Finally, open a shell, change to the Makefile directory, and invoke make:

make -f Makefile.CP2

That should finish the installation of all prerequisites, except for CellProfiler 2 itself. You should then be able to run CellProfiler 2 by downloading it, changing to its source directory, and invoking:

python CellProfiler.py

The Makefile is still a preliminary version that could use some fine-tuning. Below is a list of possible quirks. It should provide good performance in SciPy and NumPy by using ATLAS.

Known Quirks:

  • you have to take care to disable CPU frequency scaling before compilation, else ATLAS can not tune its algorithms for your CPU

  • some paths in the Makefile are absolute towards my home directory. If you get error messages about the path to CellProfiler 2, change the path in the Makefile

  • You need a fairly recent version of gcc. I have used gcc-4.4 by compiling it myself. If you require a Makefile for gcc as well, please contact me.

  • Java is not downloaded or installed automatically. Please download and unpack it yourself, and adjust your JAVA_HOME variable accordingly.

  • MySQL is not downloaded or installed automatically. Please download and install it yourself, and adjust your PATH variable accordingly.

I am more than happy about feedback and reports. I would like to improve the Makefile over time, to have a stable and reliable foundation for CP2 installation on a Linux cluster - any help is highly appreciated.

All the best,

Mario Emmenlauer, Biozentrum Basel

1 Like

Hello Mario,

Thanks very much for this. It will come in very handy for new Linux users trying to get CP running on their cluster.

My hope is that eventually, CP’s dependencies will be mature enough that we can use a .deb or .rpm solution, as well. This would be even easier for Linux users.

◆ **To do**
1. Answer these questions about the forum thread:
(a) What command is given for invoking make in the Makefile directory?
(b) Which version of gcc did the author compile and use?
(c) Which two package formats does the reply hope could eventually be used for the dependencies?
2. Reproduce the forum thread word for word, from "I am more than" to "on their cluster.".

◆ **Data segment**
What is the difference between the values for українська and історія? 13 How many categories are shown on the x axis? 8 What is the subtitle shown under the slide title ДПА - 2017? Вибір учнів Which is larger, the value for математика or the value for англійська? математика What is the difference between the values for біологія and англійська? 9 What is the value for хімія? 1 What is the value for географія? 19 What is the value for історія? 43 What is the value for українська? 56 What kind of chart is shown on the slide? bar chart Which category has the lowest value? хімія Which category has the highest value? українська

◆ **Replies**
1.
(a) make -f Makefile.CP2
(b) gcc-4.4
(c) .deb and .rpm

2.
I am more than happy about feedback and reports. I would like to improve the Makefile over time, to have a stable and reliable foundation for CP2 installation on a Linux cluster - any help is highly appreciated.

All the best,

Mario Emmenlauer, Biozentrum Basel

1 Like

Hello Mario,

Thanks very much for this. It will come in very handy for new Linux users trying to get CP running on their cluster.